Top tips for a successful maize harvest

The maize harvest will soon be upon us and the Maize Growers Association’s John Morgan has provided our members with some top tips for getting the most out of every kernel.

As with all major jobs on farm, planning pays. A wet March and April, followed by very dry conditions, has resulted in a varied crop. Maturity of whole maize forage, whether for livestock feed or anaerobic digestion (AD) feedstock, is measured as a percentage of whole plant dry matter (DM).

The maturity of maize silage is important as it drives animal intake and the proportion of plant energy present as grain starch. As a rule of thumb, the higher the DM at harvest the greater the palatability of the forage and the higher the starch percentage.

The more palatable the silage the less concentrate is needed as starch is a key driver of milk quality and weight gain. However, if maize is allowed to overmature the digestibility of the grains is restricted and it’s harder to achieve stability in the clamp.

The palatability of forage or starch levels for AD feedstock maize is less important, meaning it can be cut a little earlier than forage maize. Target maize maturity for livestock silage is 32% with a range around 30 to 34% deemed acceptable. For AD the lower limit of maturity can be set at 28% DM.
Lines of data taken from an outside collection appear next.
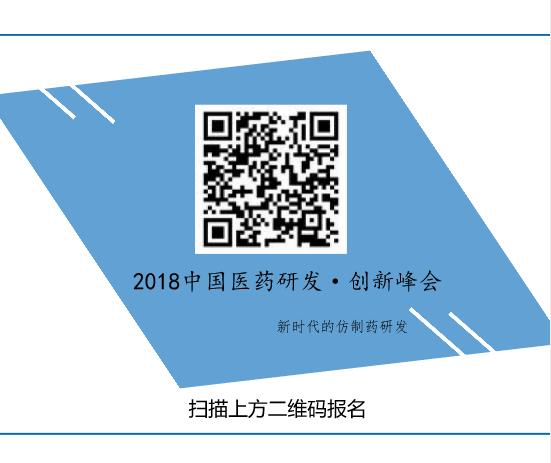2018中国医药研发·创新峰会.png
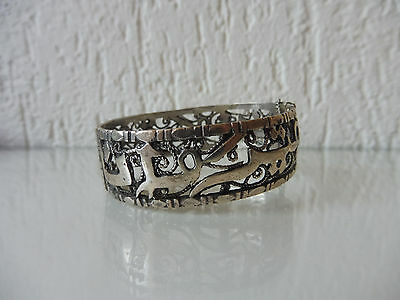 Beautiful, Old BRACELET__SILVER__ WITH ARABIC CHARACTERS__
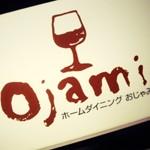 ホームダイニング「Ojami」で お手製なお皿たちをおてだま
Research shows forage typically dries down at about 2% DM per week. Assessing DM percentages early, around mid-August and using the 2% per week dry down rate, allows harvest plans to be drawn up in good time for both on farm and contractor partners.

Whole plant DM percentage is best assessed by drying a representative sample in an oven overnight, at 60 degrees for 24 hours or until the weight of the sample stops falling. You can also use an air fryer or the infield milk line system.
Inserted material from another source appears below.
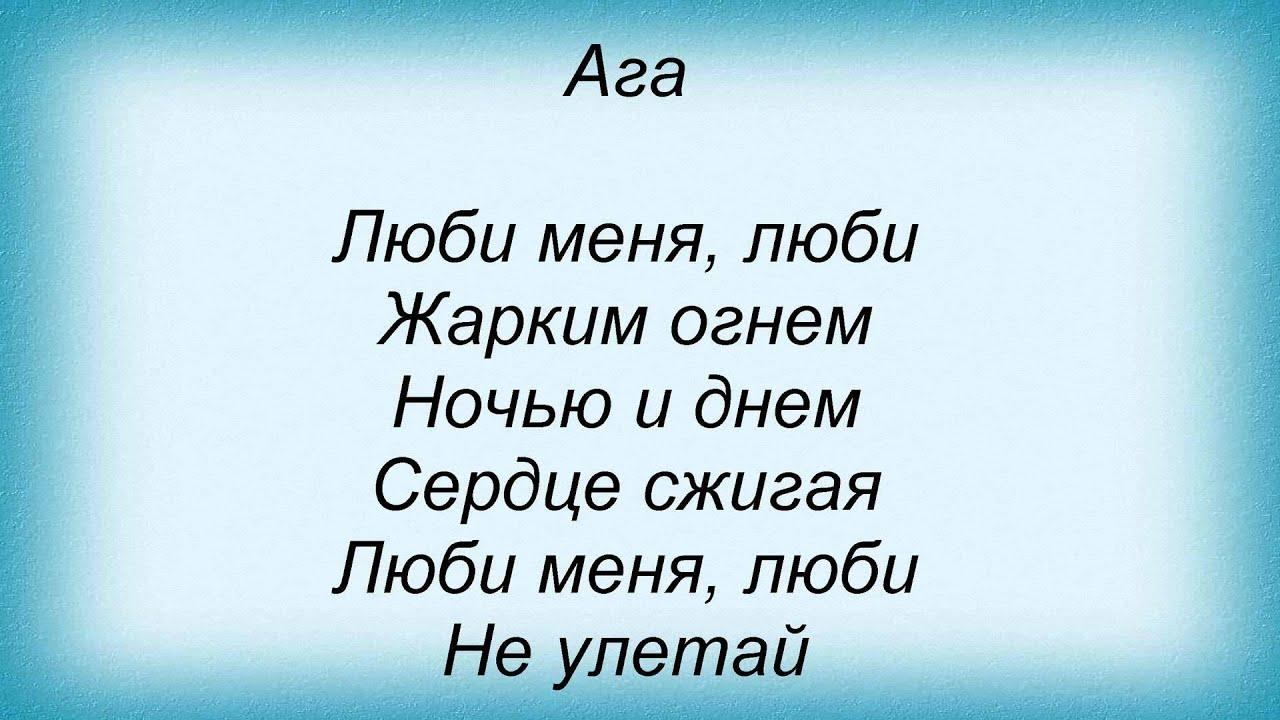 люби меня песня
Chop length and cutting height are additional considerations. Length requirements will vary depending on the proportion of forage in the livestock ration. For high-concentrate dairy rations, more than 50% of concentrate, longer chop of above 15mm may be useful to provide valuable structural fibre. For lower concentrate rations and AD feedstock, maize should be fine-chopped to maximise surface area to support the rumen bacteria.

Cutting height also has an impact on the energy concentration of the forage. The higher the cut the higher the proportion of grain to leaf and stalk and the higher the energy density. However, the higher you cut the more crop is left in the field and the less overall forage you will end up with.
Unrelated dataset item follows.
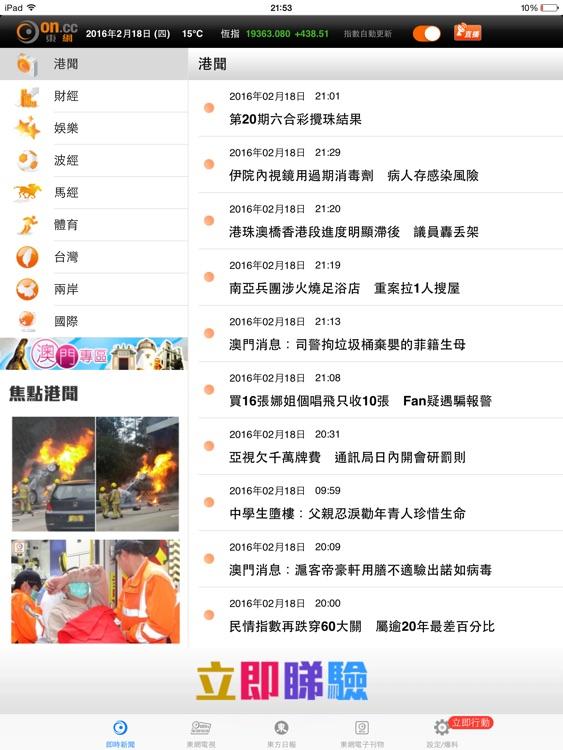 東網 - iPad Edition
Driving heavy farm machinery on potentially wet and structurally weak soil needs to be thought about carefully. Wheeled machines should be fitted with flotation tyres and pressures should be set as low as manufacturers recommend for the weights being carried.

Immediate action to remove harvest compaction and break channels likely to take subsequent rainfall from the field should be planned well in advance. As a guide, if the ground can take forage and trailers it can take a cultivator on the same day, to remove compaction and break runoff channels. Post-harvest establishment of commercial or cover crops, assuming soils will not be damaged by heavy establishment equipment, will, once up and running, hold soil within the field and take up nutrients, particularly nitrogen, that might otherwise be leached.

Rapid growing cover crops including Italian Rye Grass provide an opportunity for some early grazing or a silage cut, but remember the cover needs to be gone in well before the next spring crop. The earlier post-harvest crops can be established the better.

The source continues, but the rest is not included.